*** Task material Section Begins ***
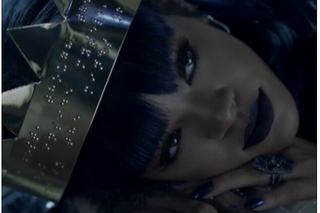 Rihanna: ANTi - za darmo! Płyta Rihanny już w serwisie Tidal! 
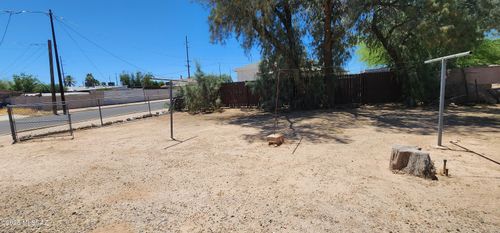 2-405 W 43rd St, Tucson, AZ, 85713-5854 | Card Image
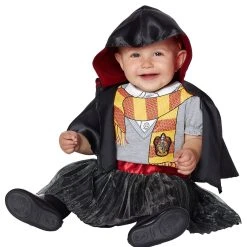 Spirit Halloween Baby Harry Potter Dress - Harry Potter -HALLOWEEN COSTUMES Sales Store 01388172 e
*** Task material Section Ends ***
*** Task material Section Begins ***
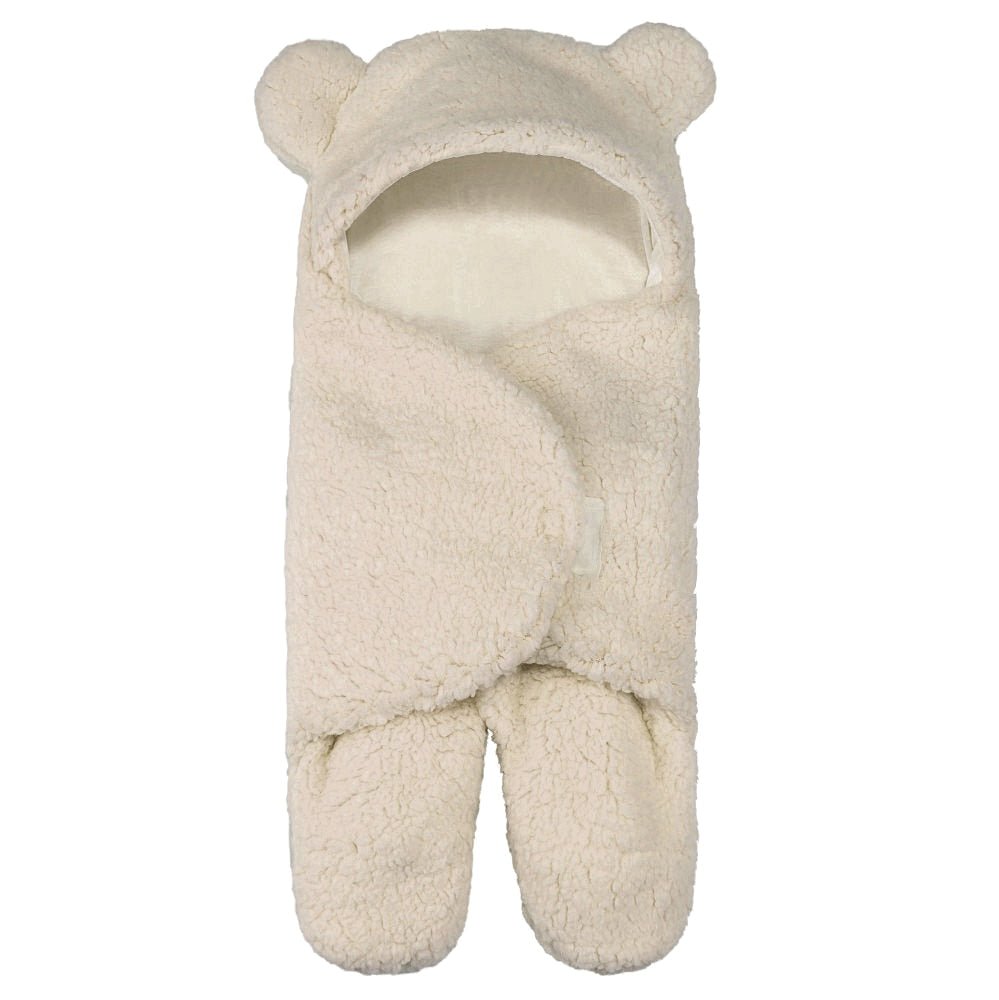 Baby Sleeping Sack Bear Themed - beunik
*** Task material Section Ends ***
◆ **What is needed**: Reproduce the records above exactly, but only from the line with "Rihanna: ANTi - za" up to and including the line with "Spirit Halloween Baby". Leave the pictures out.

◆ **Answer to this task**:
 Rihanna: ANTi - za darmo! Płyta Rihanny już w serwisie Tidal! 
 2-405 W 43rd St, Tucson, AZ, 85713-5854 | Card Image
 Spirit Halloween Baby Harry Potter Dress - Harry Potter -HALLOWEEN COSTUMES Sales Store 01388172 e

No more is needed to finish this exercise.